Apache Spark™ 3.5 and Databricks Runtime 14.0 have brought an exciting feature to the table: Python user-defined table functions (UDTFs). In this blog post, we’ll dive into what UDTFs are, why they are powerful, and how you can use them.
What are Python user-defined table functions (UDTFs)
A Python user-defined table function (UDTF) is a new kind of function that returns a table as output instead of a single scalar result value. Once registered, they can appear in the FROM
clause of a SQL query.
Each Python UDTF accepts zero or more arguments, where each argument can be a constant scalar value such as an integer or string. The body of the function can inspect the values of these arguments in order to make decisions about what data to return.
Why should you use Python UDTFs
In short, if you want a function that generates multiple rows and columns, and want to leverage the rich Python ecosystem, Python UDTFs are for you.
Python UDTFs vs Python UDFs
While Python UDFs in Spark are designed to each accept zero or more scalar values as input, and return a single value as output, UDTFs offer more flexibility. They can return multiple rows and columns, extending the capabilities of UDFs.
Python UDTFs vs SQL UDTFs
SQL UDTFs are efficient and versatile, but Python offers a richer set of libraries and tools. For transformations or computations needing advanced techniques (like statistical functions or machine learning inferences), Python stands out.

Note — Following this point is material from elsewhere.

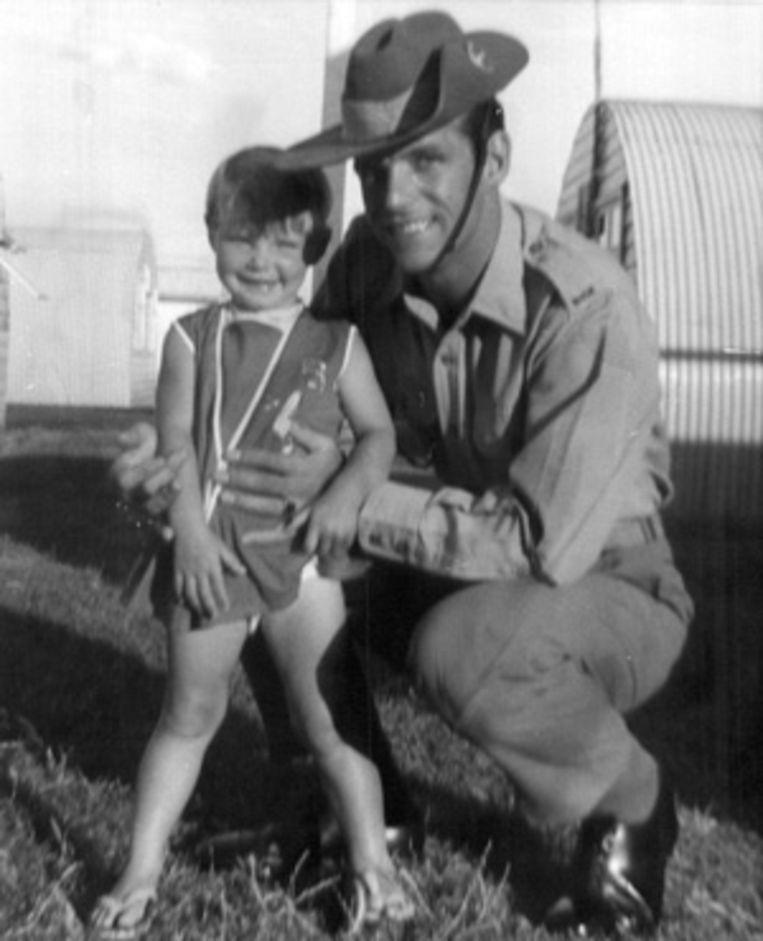 Cheryl Grimmer met haar vader, die voor het Australische leger werkte.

How to create a Python UDTF
Let’s look at a basic Python UDTF:
from pyspark.sql.functions import udtf
@udtf(returnType="num: int, squared: int")
class SquareNumbers:
def eval(self, start: int, end: int):
for num in range(start, end + 1):
yield (num, num * num)
In the above code, we’ve created a simple UDTF that takes two integers as inputs and produces two columns as output: the original number and its square.
The first step to implement a UDTF is to define a class, in this case
class SquareNumbers:
Next, you need to implement the eval
method of the UDTF. This is the method that does the computations and returns rows, where you define the input arguments of the function.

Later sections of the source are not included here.